With Nicole not here, under the same roof as me, I feel as if a part of me has gone. She means the world to me yes, but I just cannot bring myself to living in the same house as somebody which would have the disrespect towards me to go and cheat while I’m stuck in hospital. With a load of wires connected to my body from the state I was in the moment I was brought in.

The fact that she sat there beside me, day in and day out looking me dead in the eye knowing deep down that she was doing wrong makes me feel physically sick. As I know full well that this wasn’t just a one off what happened earlier. I can tell by the look she gave me in the eye when I questioned her about it. She didn’t want to admit it and that really did break my heart.

I’m not saying that it would have made this any better if she was to have come out and admitted everything there and then. But I feel as if she was honest when she had the chance to be then somewhere inside of me I could have maybe found that eventually could forgive her for all of this and we could move on. But now, I don’t see any going forward with the two of us.

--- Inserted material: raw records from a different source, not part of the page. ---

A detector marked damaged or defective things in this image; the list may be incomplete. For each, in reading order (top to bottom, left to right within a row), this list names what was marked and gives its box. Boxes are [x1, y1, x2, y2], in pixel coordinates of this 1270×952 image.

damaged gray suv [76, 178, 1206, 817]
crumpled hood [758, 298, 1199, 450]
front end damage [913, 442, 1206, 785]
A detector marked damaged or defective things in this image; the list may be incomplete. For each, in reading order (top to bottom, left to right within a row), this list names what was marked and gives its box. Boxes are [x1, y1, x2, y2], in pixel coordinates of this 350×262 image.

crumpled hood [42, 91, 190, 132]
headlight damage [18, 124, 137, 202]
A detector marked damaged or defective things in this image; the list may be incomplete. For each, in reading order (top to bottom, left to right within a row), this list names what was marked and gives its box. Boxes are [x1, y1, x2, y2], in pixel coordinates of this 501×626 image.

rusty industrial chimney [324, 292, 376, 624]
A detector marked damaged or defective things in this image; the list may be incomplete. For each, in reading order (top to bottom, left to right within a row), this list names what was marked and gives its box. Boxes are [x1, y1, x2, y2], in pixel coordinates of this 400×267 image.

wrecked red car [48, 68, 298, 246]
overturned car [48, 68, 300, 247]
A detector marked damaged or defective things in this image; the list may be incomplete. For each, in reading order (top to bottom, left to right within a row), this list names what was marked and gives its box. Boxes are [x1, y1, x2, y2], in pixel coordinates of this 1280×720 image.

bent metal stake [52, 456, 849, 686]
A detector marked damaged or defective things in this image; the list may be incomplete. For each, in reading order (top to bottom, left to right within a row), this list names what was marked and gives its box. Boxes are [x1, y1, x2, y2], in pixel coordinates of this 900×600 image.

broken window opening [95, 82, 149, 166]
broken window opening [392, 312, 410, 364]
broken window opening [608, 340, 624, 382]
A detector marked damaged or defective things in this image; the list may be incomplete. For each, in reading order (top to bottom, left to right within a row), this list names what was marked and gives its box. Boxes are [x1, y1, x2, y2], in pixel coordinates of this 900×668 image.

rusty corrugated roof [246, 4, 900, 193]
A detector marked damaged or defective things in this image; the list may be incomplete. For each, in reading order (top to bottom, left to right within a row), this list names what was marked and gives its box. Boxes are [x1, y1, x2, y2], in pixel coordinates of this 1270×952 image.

Nothing but broken trust and heartbreak is all there is every going to be between us now. As I know that I can not forgive her, nor will I have time to listen to what she has to say. Nicole’s blown it for the both of us and there is nothing neither of us can do to fix this big mess.

Letting a sigh escape from lips, I spread my hands across my face. Riding of the dampness from the tears which had fallen down my cheeks due to the true devastation I was feeling inside of me. I couldn’t help it; this just shows how much I honestly love Nicole. But now the only thing I have left of her is memories. And yes, the majority of them are good but still the slight remembrance of her and Fabio is going to stay permanently stuck in the back of my mind, day in and day out.

I knew what I had to do. I needed time away. Time to think things through and come to a conclusion in what I was going to do about this whole messed up situation. But not here in Madrid. There is no way I can stay here to do so. And that is why one place in particular sprung to mind; Portugal. I needed to go back home for a while and see my family. And more importantly, my mother. She will know exactly what to do in a moment like this and that is why I have to go. All for my own selfish reasons of having time away to think things through.

So with that thought almost permanently stuck in my mind, I slowly reached across the sofa in search of my phone. Which I threw in anger the moment I walked down those stairs. Scrolling through my contacts I came across my mothers’ number before pressing ring and putting it to my ear. Patiently waiting for her to pick up.